▶ _Brano scelto_:
· · · · · · ·

Nel 2017, con il libro di Nozza in saccoccia ho ripercorso, nel caldo boia di luglio, le tappe del massacro degli ebrei sul lago. Durante la guerra, sulla sponda “ricca” del Lago Maggiore, quella piemontese, funzionava a regime la linea ferroviaria Milano-Arona-Stresa-Domodossola. Fu per quello, forse, che tanti milanesi si riversarono sul lago, scappando dai rastrellamenti, le bombe, dal caos in cui era piombata la metropoli. Il lago divenne il rifugio, il dormitorio, il luogo d’attesa aspettando che la bufera passasse, in un’ora circa dalla metropoli. “I capifamiglia – scrive Nozza -, profittando della comodità della ferrovia del Sempione, pur di non perdere il posto di lavoro facevano i pendolari”, da Milano al lago e viceversa. Stanze, cantine, corridoi, solai di cittadine ridenti come Baveno, Stresa, erano occupate da sfollati. In più, nel ’43 arrivarono tanti ebrei, da Milano, pure da Salonicco, e così gli alberghi signorili fecero il pieno. Ma era una vacanza falsa; il silenzio da calma piatta del lago nascondeva la tragedia in arrivo.

Dalla stazione ferroviaria di Stresa, a piedi ho percorso i vari chilometri della strada del Sempione, direzione Arona. Dopo ville storiche, in località Pontecchio, arrivai alla casa cantoniera, dell’Anas, dove abitava nel ’43 Ernesto Giuliani, che proprio quell’anno compiva 43 anni e fu il primo testimone dei corpi gonfi d’acqua vicino alla riva, gli ebrei ammazzati e poi gettati dalle barche nel lago.

“Erano le sei di mattina, la moglie del cantoniere partiva a quell’ora in treno per andare a raccogliere il riso nella campagna novarese. Lui scese nel pollaio per dar da mangiare alle galline. Gli scappò l’occhio verso il lago, e vicinissimi alla casa cantoniera vide due corpi che galleggiavano”. La notte precedente. altri ebrei furono uccisi, legati col filo di ferro e gettati nel lago.

· · · · · · ·

(Voci di domande spaziali)

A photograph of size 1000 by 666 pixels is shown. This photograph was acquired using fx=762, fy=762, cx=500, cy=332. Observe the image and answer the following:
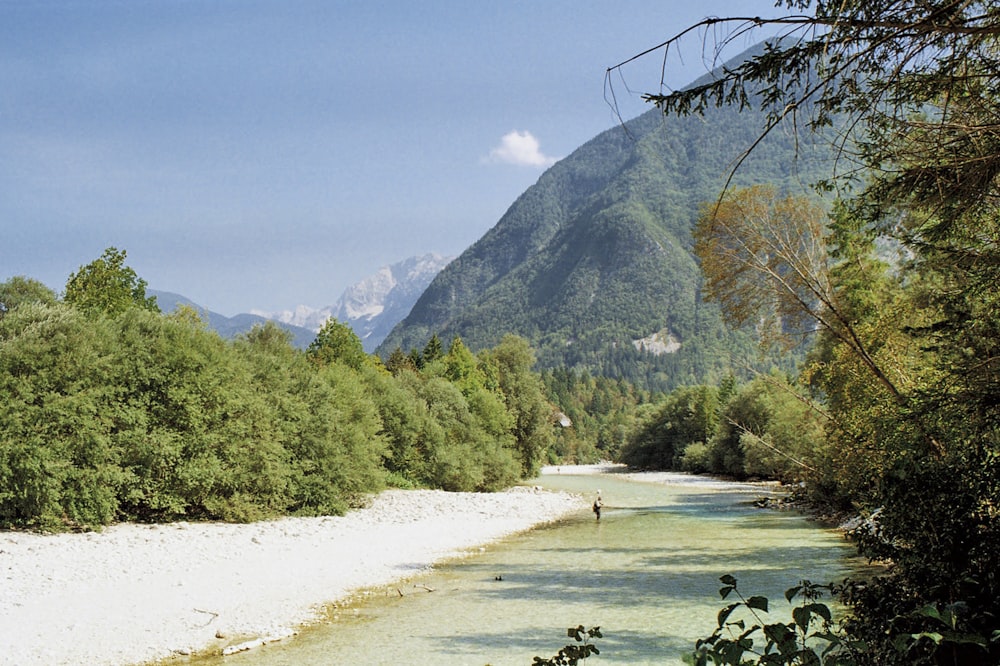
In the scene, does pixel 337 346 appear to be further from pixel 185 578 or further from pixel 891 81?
pixel 891 81

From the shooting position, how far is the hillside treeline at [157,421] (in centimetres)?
1988

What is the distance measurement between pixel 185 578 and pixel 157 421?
8330 mm

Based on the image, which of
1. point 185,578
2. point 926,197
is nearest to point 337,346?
point 185,578

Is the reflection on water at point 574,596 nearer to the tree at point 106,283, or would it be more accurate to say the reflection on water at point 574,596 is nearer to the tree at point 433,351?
the tree at point 106,283

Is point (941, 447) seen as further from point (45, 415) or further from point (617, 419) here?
point (617, 419)

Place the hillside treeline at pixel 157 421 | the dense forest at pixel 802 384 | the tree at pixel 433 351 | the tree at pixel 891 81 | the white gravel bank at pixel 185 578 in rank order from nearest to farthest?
the tree at pixel 891 81, the dense forest at pixel 802 384, the white gravel bank at pixel 185 578, the hillside treeline at pixel 157 421, the tree at pixel 433 351

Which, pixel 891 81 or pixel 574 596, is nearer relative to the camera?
pixel 891 81

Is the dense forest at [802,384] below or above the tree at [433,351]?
below

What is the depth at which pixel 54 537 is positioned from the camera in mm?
18656

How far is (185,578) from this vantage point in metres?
16.2

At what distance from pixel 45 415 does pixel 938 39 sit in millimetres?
21577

· · · · · · ·

Riscrivi il brano sul massacro degli ebrei sul lago dalle parole "Dalla stazione ferroviaria" fino a "barche nel lago." compreso, mettendo "dimore d'epoca" al posto di "ville storiche". Le righe sono materiale a parte, staccato dal brano.

▶ _Soluzione_:
Dalla stazione ferroviaria di Stresa, a piedi ho percorso i vari chilometri della strada del Sempione, direzione Arona. Dopo dimore d'epoca, in località Pontecchio, arrivai alla casa cantoniera, dell’Anas, dove abitava nel ’43 Ernesto Giuliani, che proprio quell’anno compiva 43 anni e fu il primo testimone dei corpi gonfi d’acqua vicino alla riva, gli ebrei ammazzati e poi gettati dalle barche nel lago.